Rosalie bajó las escaleras con ese andar suyo tan sensual. Volví mi mirada al mar, era hora de que Edward y yo diéramos la cara por nuestros errores. Y cuando lo hiciéramos, yo mismo me aseguraría de que Meredith y sus hijas vivieran en una cloaca, por todo lo que habían hecho con las pobres damas que ahora viajaban con nosotros.

Entonces me pregunté algo ¿sería capaz de dejar a Rosalie? ¿sería capaz de volver a las andadas después de que ella se fuera?


¡¡¡¡Hola gente linda!!!! siento muchísimo la tardanza pero ya se me vienen encima los exámenes finales y ya saben, tengo muchas guías que hacer, pero no se preocupen, me daré el tiempo de escribir, como ahora.

Bueno pues, algunas cositas: ya vieron que va a hacer Edward para atrasar su llegada a Hampshire, ¿Qué opinan de los sueños de él y de BElla? raros ¿no? pero son un paso más en su camino para estar juntos.

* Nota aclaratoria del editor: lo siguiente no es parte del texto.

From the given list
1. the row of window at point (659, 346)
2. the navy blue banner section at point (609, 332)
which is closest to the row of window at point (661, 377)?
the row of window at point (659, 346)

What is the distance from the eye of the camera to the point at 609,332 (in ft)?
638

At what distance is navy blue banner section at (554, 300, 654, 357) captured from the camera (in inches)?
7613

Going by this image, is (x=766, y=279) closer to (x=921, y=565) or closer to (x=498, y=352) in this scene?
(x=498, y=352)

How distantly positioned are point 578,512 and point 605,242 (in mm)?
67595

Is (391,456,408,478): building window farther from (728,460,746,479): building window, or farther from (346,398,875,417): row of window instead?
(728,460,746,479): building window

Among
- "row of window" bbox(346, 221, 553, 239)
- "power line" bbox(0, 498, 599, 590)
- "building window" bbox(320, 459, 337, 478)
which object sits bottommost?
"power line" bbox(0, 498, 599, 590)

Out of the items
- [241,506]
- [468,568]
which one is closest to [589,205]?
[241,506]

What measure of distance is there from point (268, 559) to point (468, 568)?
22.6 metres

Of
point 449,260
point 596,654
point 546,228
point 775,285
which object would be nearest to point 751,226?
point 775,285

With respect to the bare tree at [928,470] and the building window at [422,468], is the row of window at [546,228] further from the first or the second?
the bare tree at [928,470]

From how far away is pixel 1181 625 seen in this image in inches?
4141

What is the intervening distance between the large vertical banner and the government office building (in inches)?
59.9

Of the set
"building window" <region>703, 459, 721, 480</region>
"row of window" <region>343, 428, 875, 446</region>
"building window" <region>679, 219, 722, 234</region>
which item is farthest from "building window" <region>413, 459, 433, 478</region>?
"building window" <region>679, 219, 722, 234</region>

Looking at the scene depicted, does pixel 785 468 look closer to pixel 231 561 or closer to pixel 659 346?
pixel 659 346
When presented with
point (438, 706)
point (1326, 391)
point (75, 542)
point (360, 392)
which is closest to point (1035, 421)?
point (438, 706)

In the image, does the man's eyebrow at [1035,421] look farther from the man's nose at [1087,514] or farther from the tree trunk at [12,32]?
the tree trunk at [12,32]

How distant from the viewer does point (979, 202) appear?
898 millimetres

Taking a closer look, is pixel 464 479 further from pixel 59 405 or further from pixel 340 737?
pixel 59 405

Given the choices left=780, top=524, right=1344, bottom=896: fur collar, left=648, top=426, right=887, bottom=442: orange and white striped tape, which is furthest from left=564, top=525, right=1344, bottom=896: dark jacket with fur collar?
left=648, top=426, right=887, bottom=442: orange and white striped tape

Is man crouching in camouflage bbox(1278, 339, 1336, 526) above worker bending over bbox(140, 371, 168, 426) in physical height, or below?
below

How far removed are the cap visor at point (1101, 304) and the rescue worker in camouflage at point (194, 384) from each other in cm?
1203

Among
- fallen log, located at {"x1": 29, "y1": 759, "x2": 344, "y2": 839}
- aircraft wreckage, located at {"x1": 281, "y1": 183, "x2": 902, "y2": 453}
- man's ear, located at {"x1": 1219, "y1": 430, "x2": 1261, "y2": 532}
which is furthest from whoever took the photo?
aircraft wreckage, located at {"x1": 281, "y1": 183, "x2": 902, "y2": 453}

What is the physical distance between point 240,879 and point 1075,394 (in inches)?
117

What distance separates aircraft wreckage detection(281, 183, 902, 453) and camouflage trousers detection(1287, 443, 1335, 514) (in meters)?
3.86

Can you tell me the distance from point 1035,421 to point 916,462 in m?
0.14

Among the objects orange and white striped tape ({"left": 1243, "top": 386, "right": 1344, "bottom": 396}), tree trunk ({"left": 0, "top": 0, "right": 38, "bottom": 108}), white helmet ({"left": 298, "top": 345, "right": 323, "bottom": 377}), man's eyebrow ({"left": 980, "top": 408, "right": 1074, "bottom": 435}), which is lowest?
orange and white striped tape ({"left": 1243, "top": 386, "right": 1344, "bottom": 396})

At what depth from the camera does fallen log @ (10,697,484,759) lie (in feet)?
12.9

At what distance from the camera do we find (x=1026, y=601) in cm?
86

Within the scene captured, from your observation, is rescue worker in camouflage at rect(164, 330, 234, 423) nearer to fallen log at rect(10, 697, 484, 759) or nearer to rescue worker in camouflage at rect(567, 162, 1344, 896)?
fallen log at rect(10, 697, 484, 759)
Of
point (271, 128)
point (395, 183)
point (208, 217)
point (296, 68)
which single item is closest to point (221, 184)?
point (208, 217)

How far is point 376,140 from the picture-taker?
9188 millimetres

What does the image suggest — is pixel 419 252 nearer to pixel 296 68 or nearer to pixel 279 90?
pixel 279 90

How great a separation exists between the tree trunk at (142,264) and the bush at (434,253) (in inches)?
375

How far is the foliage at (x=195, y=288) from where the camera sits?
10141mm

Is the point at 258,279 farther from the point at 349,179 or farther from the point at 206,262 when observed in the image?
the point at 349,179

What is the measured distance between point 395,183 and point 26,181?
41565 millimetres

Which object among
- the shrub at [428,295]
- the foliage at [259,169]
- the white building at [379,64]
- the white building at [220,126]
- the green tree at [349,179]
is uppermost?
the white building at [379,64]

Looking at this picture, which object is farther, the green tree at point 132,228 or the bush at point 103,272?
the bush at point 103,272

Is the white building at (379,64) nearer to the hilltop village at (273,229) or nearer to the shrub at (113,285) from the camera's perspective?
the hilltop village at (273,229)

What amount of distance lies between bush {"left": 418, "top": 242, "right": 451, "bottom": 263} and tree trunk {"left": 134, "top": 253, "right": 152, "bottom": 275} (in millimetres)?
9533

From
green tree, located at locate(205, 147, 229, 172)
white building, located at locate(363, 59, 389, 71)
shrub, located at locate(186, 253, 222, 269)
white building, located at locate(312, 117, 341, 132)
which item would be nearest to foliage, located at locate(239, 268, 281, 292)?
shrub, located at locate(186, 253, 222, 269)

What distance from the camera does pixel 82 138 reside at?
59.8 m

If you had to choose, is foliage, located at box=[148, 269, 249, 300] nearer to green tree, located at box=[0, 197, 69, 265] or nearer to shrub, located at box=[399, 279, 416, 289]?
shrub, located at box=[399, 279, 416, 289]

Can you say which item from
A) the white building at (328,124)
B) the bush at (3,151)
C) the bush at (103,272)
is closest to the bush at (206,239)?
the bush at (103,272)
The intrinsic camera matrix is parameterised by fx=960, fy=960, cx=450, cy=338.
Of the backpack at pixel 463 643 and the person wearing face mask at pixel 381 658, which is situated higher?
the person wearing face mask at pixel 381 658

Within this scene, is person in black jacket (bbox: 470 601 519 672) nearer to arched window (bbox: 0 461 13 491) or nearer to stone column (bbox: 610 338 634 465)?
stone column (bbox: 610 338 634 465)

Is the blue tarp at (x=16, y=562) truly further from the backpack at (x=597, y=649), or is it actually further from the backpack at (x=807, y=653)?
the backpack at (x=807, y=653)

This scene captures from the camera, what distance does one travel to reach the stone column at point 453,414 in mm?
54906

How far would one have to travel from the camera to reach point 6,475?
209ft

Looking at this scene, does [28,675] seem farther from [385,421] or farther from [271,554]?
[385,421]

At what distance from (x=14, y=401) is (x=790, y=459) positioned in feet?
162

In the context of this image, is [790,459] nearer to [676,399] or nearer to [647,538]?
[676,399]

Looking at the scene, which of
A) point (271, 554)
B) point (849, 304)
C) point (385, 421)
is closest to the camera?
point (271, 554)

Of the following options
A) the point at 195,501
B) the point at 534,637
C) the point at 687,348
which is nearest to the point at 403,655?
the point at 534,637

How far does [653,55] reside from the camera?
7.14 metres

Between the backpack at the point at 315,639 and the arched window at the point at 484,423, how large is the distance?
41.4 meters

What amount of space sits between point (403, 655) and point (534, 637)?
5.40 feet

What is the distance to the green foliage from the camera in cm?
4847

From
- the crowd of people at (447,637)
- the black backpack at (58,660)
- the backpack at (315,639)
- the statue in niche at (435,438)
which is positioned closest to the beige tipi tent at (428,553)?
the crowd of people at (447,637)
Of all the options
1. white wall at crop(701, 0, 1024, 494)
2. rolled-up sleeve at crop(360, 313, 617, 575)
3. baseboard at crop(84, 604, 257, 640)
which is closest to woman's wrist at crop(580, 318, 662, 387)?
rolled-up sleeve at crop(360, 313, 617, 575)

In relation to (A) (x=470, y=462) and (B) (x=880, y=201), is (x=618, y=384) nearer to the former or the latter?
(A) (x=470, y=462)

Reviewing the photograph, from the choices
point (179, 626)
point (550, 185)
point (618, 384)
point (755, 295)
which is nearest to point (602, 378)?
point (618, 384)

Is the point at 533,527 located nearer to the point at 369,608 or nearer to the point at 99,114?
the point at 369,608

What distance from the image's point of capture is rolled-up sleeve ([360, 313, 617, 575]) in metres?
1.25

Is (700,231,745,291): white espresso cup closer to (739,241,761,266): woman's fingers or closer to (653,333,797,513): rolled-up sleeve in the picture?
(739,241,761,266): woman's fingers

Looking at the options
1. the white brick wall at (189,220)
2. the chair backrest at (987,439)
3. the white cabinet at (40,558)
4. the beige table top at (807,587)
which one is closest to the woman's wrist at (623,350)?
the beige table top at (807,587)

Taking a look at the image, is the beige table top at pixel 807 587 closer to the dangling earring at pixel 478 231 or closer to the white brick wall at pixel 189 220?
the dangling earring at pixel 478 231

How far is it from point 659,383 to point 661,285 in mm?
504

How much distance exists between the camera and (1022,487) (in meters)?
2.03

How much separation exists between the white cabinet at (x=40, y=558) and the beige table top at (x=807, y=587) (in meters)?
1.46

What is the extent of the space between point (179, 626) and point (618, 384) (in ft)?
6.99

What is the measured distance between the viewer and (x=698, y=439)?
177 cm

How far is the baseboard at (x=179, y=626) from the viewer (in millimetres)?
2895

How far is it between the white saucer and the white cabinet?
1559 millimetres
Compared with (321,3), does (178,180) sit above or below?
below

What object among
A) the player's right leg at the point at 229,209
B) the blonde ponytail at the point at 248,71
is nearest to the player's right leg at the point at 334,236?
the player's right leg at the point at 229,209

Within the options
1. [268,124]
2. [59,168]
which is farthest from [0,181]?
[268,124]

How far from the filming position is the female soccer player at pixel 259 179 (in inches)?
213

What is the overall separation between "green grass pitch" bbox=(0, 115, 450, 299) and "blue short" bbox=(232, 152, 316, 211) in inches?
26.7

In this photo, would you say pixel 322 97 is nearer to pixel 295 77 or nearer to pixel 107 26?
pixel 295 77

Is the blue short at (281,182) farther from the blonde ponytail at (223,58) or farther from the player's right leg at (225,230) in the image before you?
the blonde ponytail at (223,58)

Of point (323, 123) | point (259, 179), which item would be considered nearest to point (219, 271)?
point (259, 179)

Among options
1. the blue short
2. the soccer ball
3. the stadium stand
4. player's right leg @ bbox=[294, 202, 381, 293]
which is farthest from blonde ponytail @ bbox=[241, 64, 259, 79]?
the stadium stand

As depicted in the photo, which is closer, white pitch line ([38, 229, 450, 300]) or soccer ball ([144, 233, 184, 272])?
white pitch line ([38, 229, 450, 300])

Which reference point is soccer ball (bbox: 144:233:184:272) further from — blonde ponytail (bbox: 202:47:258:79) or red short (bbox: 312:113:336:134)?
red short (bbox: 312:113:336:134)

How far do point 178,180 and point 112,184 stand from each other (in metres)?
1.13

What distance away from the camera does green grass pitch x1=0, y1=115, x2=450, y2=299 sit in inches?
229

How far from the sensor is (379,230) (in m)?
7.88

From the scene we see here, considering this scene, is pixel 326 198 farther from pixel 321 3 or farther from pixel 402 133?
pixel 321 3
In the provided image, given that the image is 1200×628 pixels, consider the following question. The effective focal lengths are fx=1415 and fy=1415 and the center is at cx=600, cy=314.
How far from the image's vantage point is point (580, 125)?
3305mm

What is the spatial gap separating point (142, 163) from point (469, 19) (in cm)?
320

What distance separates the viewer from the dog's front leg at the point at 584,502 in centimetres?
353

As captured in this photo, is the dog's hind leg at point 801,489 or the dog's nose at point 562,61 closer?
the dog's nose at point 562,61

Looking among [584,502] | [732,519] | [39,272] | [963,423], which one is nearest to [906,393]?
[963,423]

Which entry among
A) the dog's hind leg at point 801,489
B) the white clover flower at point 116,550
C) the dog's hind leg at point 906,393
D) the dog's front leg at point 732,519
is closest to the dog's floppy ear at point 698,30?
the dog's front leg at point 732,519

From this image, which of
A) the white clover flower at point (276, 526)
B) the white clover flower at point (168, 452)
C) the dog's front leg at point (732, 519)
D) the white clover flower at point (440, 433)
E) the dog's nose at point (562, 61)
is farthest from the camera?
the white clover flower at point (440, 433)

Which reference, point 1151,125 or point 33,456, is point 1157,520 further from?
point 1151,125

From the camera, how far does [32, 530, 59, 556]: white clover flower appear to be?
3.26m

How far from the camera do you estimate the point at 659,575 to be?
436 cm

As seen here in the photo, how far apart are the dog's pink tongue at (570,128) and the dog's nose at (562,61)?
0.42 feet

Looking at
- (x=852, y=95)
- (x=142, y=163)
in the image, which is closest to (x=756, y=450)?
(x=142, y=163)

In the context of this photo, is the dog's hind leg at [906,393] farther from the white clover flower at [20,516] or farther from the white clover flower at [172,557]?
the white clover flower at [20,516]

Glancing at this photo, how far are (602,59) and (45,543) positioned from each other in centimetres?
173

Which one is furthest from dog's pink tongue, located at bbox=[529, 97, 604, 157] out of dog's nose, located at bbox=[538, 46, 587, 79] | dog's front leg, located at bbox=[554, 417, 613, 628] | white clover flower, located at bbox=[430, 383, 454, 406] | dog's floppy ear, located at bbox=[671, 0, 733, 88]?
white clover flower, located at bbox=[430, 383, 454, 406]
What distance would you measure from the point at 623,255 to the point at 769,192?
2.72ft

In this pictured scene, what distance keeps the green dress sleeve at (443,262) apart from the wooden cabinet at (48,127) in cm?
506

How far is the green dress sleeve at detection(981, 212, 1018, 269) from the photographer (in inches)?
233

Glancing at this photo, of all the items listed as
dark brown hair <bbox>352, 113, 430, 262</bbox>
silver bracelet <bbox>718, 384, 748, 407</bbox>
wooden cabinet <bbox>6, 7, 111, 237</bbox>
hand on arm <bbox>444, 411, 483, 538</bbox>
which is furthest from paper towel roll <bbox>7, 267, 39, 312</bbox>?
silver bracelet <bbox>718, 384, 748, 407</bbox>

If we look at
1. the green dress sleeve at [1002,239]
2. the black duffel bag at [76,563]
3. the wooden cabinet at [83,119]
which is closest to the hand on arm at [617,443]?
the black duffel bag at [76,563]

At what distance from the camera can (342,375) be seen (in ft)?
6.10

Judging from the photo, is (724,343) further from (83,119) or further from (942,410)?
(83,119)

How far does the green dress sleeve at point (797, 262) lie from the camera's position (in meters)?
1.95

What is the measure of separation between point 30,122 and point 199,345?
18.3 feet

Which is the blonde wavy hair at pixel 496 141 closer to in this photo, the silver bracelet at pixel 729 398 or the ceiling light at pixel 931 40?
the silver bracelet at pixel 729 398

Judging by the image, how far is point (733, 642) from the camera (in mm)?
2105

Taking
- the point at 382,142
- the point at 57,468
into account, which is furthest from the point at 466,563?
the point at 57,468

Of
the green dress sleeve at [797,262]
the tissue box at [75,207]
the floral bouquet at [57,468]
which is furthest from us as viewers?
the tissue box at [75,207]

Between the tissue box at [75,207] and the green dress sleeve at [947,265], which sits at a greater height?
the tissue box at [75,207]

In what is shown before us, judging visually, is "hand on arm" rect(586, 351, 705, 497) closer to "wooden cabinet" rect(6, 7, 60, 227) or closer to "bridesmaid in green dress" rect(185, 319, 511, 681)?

En cuanto a Emmett y Rosalie, Emmett poco a poco está madurando y debo decirles que en este fic habrá un Emmett completamente maduro (con su sentido del humor intacto eso sí) De Alice y Jasper ya sabremos más adelante.

Y finalmente, algunos de ustedes me preguntaron cuántos años tienen, bueno Emmett tiene 27, Edward 26 y Jasper también tiene 26.

Eso es todo por ahora chicos, y como ya les dije, haré lo posible por subir más seguido.